现在一切都是亲眼所见,齐颂和是真觉得自己活在梦里了。
齐颂和忍不住有点郁闷:
“我跟你那么多年的交情居然比不上一个认识一个多月的Omega。
懂了,这就是竹马不敌天降吗?”
俞鹤年:
“……”
他觉得齐颂和最近脑子着实不太灵光:
“他是Omega,你也是?”
齐颂和隐约觉得同样的话题他们好像已经聊过一次,并且得到的都是同样的回答。
但齐颂和可不觉得这些仅仅是因为温瑜是个Omega。
俞鹤年遇到的Omega只多不少,对他有好感的一抓一把,怎么也不见得俞鹤年这样照顾?
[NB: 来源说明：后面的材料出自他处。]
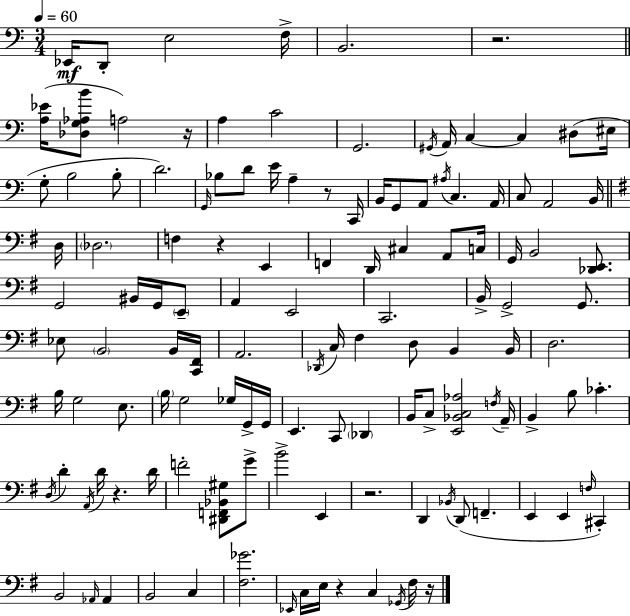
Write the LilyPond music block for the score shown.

{
  \clef bass
  \numericTimeSignature
  \time 3/4
  \key a \minor
  \tempo 4 = 60
  \repeat volta 2 { ees,16\mf d,8-. e2 f16-> | b,2. | r2. | \bar "||" \break \key a \minor <a ees'>16( <des g aes b'>8 a2) r16 | a4 c'2 | g,2. | \acciaccatura { gis,16 } a,16 c4~~ c4 dis8( | \break eis16 g8-. b2 b8-. | d'2.) | \grace { g,16 } bes8 d'8 e'16 a4-- r8 | c,16 b,16 g,8 a,8 \acciaccatura { ais16 } c4. | \break a,16 c8 a,2 | b,16 \bar "||" \break \key e \minor d16 \parenthesize des2. | f4 r4 e,4 | f,4 d,16 cis4 a,8 | c16 g,16 b,2 <des, e,>8. | \break g,2 bis,16 g,16 \parenthesize e,8-- | a,4 e,2 | c,2. | b,16-> g,2-> g,8. | \break ees8 \parenthesize b,2 b,16 | <c, fis,>16 a,2. | \acciaccatura { des,16 } c16 fis4 d8 b,4 | b,16 d2. | \break b16 g2 e8. | \parenthesize b16 g2 ges16 | g,16-> g,16 e,4. c,8 \parenthesize des,4 | b,16 c8-> <e, bes, c aes>2 | \break \acciaccatura { f16 } a,16-- b,4-> b8 ces'4.-. | \acciaccatura { d16 } d'4-. \acciaccatura { a,16 } d'16 r4. | d'16 f'2-. | <dis, f, bes, gis>8 g'8-> b'2-> | \break e,4 r2. | d,4 \acciaccatura { bes,16 }( d,8 | f,4.-- e,4 e,4 | \grace { f16 }) cis,4-. b,2 | \break \grace { aes,16 } aes,4 b,2 | c4 <fis ges'>2. | \grace { ees,16 } c16 e16 r4 | c4 \acciaccatura { ges,16 } fis16 r16 } \bar "|."
}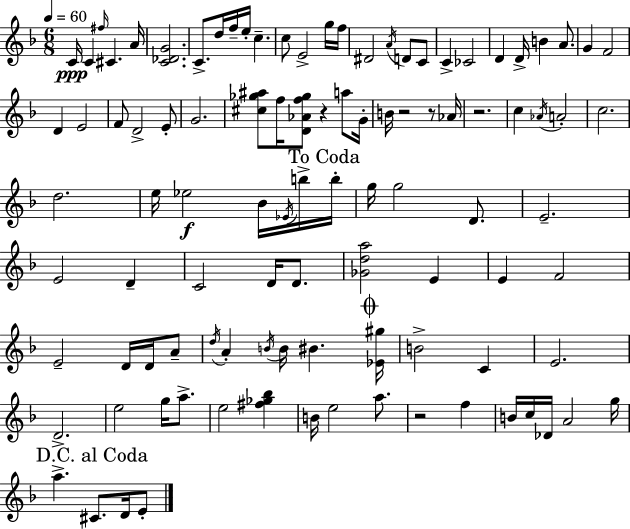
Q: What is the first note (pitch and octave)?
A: C4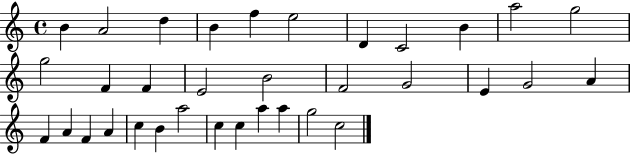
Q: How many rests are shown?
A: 0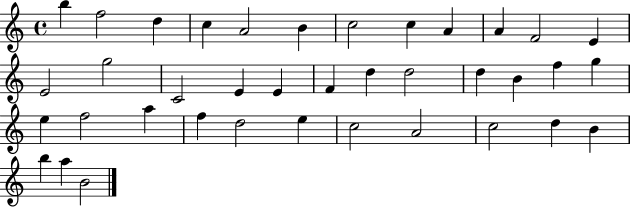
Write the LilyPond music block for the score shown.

{
  \clef treble
  \time 4/4
  \defaultTimeSignature
  \key c \major
  b''4 f''2 d''4 | c''4 a'2 b'4 | c''2 c''4 a'4 | a'4 f'2 e'4 | \break e'2 g''2 | c'2 e'4 e'4 | f'4 d''4 d''2 | d''4 b'4 f''4 g''4 | \break e''4 f''2 a''4 | f''4 d''2 e''4 | c''2 a'2 | c''2 d''4 b'4 | \break b''4 a''4 b'2 | \bar "|."
}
顶多是拒绝的时候说得礼貌一点,不让那些Omega太伤心。
想来想去只有一个原因。
以前是那些Omega追俞鹤年,现在是温瑜不爱搭理他。
不仅不搭理,还总是面无表情说些会让俞哥无能狂怒的话。
也不知道俞哥怎么对温瑜耐心这么好,这要换个人,坟头草都拔不完了。
果然得不到的永远在骚动,看来俞哥喜欢野的。
乔女士在厨房就已经听见了他们聊天的内容,饭桌上时好奇地问了俞鹤年他们提及的Omega是谁。
“是新交的朋友吗?”
乔女士声音温软,“从来没听你提过Omega朋友。”
俞鹤年没想到说的都会被乔女士听见,脸上神色特别不自然。
齐颂和看得想笑又不敢,憋笑憋得快要吃不下饭,忍着笑替俞鹤年回答:
“嗯对,朋友,只是朋友。”
他这么仿佛另有隐情地强调了“朋友”二字,让俞鹤年一脸黑线,眼神警告齐颂和闭上嘴。
乔女士也不傻,隐约猜出了齐颂和的意思,倒也不拐弯抹角,只是问俞鹤年:
“是喜欢的人吗?”
俞鹤年感觉到,要是再不开口,话题会被越聊越偏,连忙向乔女士解释道:
“真的只是朋友。”
乔女士看上去似乎还有些失望,但没说什么,只是道:
“你们Alpha性格粗,和Omega相处的时候可要注意点,别让人家不舒服。”
俞鹤年正要说话,齐颂和哼哼两声,在俞鹤年刀子般的眼神下“顶风作案”“才不会呢,俞哥可照顾人家了,每天想着法子怎么逗人开心。”
“真的?”
乔女士有点惊讶,看向俞鹤年,没想到俞鹤年会成为照顾人的一方。
俞鹤年没法反驳齐颂和的话。
他每天想着哪句话会不会让温瑜生气,哪件事做得让温瑜不高兴,换个说法来讲,和齐颂和说得也没区别。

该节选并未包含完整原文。